Project Management Methodologies. The hammer and chisel of project managers are their tools, techniques and processes, all of which must be in order. This not only includes project planning and tracking methodologies, but also processes for effective leadership and management of the team, and methods for the effective conduct of relationships with vendors, stakeholders and customers. At yet a higher level are methods that establish over-arching measures of success, framing projects as solutions to business problems, not simply as checklists of requirements.
Project Management Skills. It is the skills of the individuals in the organization that help determine whether good policies and practices actually benefit the organization – or remain in three-ring binders. Those skills are not limited to project managers’ expertise. They also include the abilities of the supporting cast: core team members, contributors, and project executives.
Assessment Process
The Project Environment Assessment is conducted primarily via one-on-one interviews with individuals who represent a strong sampling of the roles in the current environment. It also includes high-level analysis of the existing processes and tools.
Assessment Results
The assessment provides three beneficial outputs:
Analysis. A readout on the appropriateness and alignment of the organizational elements described above. This information is provided in written report form and developed into a summary executive presentation. Both describe the current state of the organization against a recommended future state.
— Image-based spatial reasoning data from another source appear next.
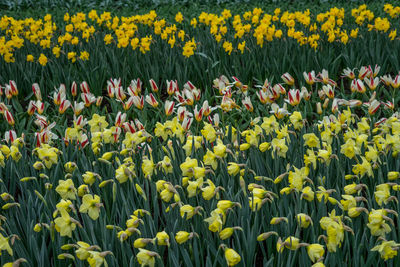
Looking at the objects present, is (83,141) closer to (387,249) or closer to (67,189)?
(67,189)

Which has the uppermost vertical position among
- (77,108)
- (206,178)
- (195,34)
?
(195,34)

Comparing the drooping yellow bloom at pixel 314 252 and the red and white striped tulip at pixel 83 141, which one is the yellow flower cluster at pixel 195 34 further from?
the drooping yellow bloom at pixel 314 252

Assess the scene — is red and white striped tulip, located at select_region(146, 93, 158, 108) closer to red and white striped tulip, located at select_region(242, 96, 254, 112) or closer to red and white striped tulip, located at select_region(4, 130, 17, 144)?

Action Steps. Recommended action steps for closing the gap between the existing and needed future states. Change Management. The one-on-one assessment discussions between ELG’s skilled interviewers and key employees can pave the way for change. Because these employees have shared their perceptions and ideas, they possess the very accurate belief that they have input into whatever happens next. This belief accelerates leadership’s ability to mobilize a critical mass of support for change when the time comes.
Timeframe
ELG can usually begin a Project Environment Assessment within 10 working days of engagement. The length of the assessment is dependent on availability of the client’s employees and the size of the organization. The average time, however, is about eight weeks.